Lines from the one containing "class: Reptilia" through the final line of the records are the only ones to copy, and each must match exactly.

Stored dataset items
^^^^

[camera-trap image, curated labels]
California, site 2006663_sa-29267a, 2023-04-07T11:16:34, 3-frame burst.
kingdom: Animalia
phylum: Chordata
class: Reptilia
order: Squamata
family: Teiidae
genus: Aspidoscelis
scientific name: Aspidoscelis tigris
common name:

^^^^

#### Task response:
class: Reptilia
order: Squamata
family: Teiidae
genus: Aspidoscelis
scientific name: Aspidoscelis tigris
common name:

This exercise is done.